Description of the task:
Below are entries. Copy exactly the lines running from the line that holds "scientific name: Odocoileus hemionus" to the line that holds "United States, site archbold_FL-19.", with both ends included.

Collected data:
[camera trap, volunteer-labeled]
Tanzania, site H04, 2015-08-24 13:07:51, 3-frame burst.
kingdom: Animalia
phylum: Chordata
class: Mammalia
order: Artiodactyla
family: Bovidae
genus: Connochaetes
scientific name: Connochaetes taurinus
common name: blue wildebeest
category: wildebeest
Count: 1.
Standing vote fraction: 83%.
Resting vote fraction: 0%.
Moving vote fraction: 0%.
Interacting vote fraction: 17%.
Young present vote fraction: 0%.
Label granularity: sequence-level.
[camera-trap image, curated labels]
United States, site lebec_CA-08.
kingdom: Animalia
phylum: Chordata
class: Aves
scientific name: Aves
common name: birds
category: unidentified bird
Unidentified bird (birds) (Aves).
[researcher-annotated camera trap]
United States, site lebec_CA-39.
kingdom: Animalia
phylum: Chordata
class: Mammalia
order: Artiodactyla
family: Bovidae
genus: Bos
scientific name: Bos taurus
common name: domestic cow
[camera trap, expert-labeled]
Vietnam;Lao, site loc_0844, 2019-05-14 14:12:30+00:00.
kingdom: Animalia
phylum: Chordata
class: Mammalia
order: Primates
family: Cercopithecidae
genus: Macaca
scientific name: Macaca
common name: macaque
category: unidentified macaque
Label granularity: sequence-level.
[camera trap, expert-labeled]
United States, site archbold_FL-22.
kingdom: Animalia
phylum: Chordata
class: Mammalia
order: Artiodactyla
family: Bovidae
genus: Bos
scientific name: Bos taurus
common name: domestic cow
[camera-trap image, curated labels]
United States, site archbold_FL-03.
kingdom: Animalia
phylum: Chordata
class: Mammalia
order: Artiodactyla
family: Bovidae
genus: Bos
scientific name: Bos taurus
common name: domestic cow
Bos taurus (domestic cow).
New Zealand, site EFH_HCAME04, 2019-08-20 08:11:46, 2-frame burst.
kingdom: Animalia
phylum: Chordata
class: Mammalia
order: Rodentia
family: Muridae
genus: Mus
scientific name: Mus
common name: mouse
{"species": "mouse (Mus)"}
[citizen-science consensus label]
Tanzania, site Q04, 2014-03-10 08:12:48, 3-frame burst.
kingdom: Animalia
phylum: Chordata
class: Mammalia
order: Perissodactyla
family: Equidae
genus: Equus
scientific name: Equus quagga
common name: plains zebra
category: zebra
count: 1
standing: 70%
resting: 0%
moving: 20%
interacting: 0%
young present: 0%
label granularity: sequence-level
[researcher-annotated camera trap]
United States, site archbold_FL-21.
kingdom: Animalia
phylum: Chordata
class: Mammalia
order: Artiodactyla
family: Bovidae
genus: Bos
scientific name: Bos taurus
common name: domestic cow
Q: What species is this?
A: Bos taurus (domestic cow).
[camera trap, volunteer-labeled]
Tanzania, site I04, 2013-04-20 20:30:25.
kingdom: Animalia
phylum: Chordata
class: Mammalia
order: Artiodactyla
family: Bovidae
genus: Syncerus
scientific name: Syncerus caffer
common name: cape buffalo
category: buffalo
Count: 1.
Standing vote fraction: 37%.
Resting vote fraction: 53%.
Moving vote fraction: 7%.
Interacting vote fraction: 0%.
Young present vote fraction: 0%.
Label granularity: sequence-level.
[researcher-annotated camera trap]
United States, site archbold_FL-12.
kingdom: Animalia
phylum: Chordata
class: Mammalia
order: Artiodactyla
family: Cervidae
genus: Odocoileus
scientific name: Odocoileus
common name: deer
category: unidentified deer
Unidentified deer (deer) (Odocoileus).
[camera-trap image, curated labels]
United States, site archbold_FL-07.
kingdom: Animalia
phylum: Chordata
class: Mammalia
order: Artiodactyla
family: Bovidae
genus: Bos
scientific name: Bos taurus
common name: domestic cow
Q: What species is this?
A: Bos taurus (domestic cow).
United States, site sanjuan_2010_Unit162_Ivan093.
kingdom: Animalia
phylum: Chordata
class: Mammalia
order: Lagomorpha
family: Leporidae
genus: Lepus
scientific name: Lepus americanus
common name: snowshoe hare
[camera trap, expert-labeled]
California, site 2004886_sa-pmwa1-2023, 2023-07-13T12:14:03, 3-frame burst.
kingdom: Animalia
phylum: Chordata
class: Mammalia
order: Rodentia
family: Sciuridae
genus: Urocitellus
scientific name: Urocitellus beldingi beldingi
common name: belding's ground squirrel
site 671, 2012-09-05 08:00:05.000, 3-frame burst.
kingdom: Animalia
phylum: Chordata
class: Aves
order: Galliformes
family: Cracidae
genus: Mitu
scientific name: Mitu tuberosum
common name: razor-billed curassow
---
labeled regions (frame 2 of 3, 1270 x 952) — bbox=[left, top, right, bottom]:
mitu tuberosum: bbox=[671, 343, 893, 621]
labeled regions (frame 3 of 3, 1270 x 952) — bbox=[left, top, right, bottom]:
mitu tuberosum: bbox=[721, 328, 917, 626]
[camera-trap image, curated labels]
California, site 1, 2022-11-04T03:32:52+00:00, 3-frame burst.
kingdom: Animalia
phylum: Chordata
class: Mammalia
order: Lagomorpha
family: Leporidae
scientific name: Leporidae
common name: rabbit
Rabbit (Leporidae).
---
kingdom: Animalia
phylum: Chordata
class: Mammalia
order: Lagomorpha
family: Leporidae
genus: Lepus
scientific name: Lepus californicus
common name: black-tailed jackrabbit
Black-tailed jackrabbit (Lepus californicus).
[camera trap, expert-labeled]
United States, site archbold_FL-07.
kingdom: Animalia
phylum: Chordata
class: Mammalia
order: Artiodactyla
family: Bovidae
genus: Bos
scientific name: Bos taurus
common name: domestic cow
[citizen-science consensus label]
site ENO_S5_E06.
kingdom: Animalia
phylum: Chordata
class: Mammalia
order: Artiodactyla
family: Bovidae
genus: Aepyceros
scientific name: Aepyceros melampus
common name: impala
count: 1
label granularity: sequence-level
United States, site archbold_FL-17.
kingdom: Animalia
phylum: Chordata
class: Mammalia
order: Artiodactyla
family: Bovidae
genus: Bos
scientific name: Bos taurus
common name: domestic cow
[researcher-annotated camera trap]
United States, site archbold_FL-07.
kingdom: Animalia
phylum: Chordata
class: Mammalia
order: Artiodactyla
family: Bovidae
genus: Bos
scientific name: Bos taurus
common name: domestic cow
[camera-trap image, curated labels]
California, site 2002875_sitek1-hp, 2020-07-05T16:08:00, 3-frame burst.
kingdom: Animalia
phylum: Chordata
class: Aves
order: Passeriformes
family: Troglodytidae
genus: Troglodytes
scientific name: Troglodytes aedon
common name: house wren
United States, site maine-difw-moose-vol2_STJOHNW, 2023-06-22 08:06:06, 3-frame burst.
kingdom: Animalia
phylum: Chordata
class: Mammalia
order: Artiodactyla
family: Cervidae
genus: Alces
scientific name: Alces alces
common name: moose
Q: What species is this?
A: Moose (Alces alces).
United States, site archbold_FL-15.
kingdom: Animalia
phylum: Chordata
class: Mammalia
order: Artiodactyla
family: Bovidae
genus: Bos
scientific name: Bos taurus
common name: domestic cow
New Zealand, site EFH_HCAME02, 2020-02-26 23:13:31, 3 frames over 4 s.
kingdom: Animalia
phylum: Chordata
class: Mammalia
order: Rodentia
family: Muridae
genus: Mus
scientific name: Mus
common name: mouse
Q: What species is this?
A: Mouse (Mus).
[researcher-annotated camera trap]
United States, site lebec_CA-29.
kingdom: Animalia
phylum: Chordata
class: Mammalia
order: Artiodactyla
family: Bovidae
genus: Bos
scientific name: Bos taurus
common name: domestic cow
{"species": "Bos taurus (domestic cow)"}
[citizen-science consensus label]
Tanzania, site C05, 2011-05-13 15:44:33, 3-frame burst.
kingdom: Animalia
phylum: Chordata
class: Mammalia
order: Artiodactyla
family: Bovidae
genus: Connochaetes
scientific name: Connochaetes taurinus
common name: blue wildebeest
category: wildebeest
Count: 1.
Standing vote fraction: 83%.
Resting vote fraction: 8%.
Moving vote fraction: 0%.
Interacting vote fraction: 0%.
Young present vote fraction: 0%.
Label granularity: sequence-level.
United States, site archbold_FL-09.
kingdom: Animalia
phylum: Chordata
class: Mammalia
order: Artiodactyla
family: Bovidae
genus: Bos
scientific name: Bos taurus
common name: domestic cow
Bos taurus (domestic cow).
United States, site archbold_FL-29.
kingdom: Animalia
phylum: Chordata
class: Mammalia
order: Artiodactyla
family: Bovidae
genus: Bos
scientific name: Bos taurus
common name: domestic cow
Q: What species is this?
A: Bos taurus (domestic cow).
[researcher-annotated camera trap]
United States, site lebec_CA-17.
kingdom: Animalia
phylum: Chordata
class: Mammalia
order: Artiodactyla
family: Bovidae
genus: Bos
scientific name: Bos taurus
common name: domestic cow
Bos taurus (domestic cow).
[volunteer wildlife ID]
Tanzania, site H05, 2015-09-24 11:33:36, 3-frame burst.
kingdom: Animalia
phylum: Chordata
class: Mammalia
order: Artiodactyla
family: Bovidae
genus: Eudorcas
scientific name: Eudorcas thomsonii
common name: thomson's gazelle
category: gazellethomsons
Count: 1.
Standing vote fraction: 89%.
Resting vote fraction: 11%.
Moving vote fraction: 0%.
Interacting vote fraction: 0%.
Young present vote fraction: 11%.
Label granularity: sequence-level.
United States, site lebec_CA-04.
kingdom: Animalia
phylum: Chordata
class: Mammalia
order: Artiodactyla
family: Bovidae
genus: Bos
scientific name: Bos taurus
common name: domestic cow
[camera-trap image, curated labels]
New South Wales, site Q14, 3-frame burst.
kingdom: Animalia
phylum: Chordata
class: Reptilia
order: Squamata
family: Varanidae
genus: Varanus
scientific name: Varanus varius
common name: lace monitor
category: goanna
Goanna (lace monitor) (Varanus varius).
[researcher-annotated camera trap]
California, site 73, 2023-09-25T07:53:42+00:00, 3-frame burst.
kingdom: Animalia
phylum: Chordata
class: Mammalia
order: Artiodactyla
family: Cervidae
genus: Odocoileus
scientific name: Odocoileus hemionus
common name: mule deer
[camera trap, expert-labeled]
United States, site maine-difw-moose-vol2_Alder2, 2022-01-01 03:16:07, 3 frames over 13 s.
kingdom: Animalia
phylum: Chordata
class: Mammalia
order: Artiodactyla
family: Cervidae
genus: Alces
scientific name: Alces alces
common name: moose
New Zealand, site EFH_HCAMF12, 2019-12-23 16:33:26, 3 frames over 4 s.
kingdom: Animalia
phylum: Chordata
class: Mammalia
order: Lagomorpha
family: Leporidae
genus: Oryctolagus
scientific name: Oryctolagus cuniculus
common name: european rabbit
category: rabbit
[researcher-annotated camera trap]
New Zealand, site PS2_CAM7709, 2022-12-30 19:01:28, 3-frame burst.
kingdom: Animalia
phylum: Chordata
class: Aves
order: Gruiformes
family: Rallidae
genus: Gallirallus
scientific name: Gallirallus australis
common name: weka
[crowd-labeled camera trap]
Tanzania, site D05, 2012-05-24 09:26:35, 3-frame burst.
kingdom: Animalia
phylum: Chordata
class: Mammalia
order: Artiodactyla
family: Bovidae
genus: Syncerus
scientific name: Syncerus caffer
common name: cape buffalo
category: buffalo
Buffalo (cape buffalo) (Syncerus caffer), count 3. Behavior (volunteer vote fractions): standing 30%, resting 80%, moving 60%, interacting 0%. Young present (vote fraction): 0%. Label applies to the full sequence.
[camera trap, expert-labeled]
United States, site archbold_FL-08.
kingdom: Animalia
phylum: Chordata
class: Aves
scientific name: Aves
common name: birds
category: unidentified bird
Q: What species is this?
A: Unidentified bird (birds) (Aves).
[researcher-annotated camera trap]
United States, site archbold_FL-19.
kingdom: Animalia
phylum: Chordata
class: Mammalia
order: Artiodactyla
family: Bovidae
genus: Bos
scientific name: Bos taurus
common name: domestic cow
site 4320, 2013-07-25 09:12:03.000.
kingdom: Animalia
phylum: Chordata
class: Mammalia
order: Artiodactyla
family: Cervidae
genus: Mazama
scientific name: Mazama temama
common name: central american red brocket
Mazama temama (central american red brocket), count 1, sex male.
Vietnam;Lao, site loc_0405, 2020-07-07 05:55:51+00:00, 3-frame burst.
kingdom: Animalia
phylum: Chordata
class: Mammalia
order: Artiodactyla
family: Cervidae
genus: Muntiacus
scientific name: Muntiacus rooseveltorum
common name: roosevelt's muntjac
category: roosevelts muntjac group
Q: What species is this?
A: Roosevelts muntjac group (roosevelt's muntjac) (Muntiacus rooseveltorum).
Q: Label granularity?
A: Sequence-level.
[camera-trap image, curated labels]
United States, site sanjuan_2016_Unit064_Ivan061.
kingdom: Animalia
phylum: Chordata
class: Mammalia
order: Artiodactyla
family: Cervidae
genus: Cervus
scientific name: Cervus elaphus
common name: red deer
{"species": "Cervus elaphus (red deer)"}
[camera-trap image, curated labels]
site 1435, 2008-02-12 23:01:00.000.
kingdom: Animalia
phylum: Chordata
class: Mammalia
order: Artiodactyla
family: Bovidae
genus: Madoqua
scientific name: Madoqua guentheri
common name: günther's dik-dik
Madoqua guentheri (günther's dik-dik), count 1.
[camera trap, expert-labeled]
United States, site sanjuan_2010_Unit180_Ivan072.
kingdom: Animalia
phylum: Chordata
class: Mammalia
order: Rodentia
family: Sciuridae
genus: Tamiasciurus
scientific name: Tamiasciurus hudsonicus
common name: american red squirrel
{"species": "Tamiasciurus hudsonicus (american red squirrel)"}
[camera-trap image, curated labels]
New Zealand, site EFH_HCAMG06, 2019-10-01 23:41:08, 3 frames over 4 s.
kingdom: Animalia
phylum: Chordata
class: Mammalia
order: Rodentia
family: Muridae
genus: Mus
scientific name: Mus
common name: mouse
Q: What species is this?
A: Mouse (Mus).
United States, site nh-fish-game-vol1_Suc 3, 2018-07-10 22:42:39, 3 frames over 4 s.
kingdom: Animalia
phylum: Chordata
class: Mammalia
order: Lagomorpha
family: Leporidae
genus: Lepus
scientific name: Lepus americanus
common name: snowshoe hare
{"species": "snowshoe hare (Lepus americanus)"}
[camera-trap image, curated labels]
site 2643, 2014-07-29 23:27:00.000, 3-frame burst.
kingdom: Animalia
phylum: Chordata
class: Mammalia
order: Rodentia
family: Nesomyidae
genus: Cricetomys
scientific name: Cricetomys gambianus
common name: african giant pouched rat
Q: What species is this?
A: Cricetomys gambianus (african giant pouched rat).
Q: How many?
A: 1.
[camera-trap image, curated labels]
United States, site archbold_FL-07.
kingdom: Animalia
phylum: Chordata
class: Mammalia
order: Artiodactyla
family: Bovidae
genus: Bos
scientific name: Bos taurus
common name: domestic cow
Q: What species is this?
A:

Your response:
scientific name: Odocoileus hemionus
common name: mule deer
[camera trap, expert-labeled]
United States, site maine-difw-moose-vol2_Alder2, 2022-01-01 03:16:07, 3 frames over 13 s.
kingdom: Animalia
phylum: Chordata
class: Mammalia
order: Artiodactyla
family: Cervidae
genus: Alces
scientific name: Alces alces
common name: moose
New Zealand, site EFH_HCAMF12, 2019-12-23 16:33:26, 3 frames over 4 s.
kingdom: Animalia
phylum: Chordata
class: Mammalia
order: Lagomorpha
family: Leporidae
genus: Oryctolagus
scientific name: Oryctolagus cuniculus
common name: european rabbit
category: rabbit
[researcher-annotated camera trap]
New Zealand, site PS2_CAM7709, 2022-12-30 19:01:28, 3-frame burst.
kingdom: Animalia
phylum: Chordata
class: Aves
order: Gruiformes
family: Rallidae
genus: Gallirallus
scientific name: Gallirallus australis
common name: weka
[crowd-labeled camera trap]
Tanzania, site D05, 2012-05-24 09:26:35, 3-frame burst.
kingdom: Animalia
phylum: Chordata
class: Mammalia
order: Artiodactyla
family: Bovidae
genus: Syncerus
scientific name: Syncerus caffer
common name: cape buffalo
category: buffalo
Buffalo (cape buffalo) (Syncerus caffer), count 3. Behavior (volunteer vote fractions): standing 30%, resting 80%, moving 60%, interacting 0%. Young present (vote fraction): 0%. Label applies to the full sequence.
[camera trap, expert-labeled]
United States, site archbold_FL-08.
kingdom: Animalia
phylum: Chordata
class: Aves
scientific name: Aves
common name: birds
category: unidentified bird
Q: What species is this?
A: Unidentified bird (birds) (Aves).
[researcher-annotated camera trap]
United States, site archbold_FL-19.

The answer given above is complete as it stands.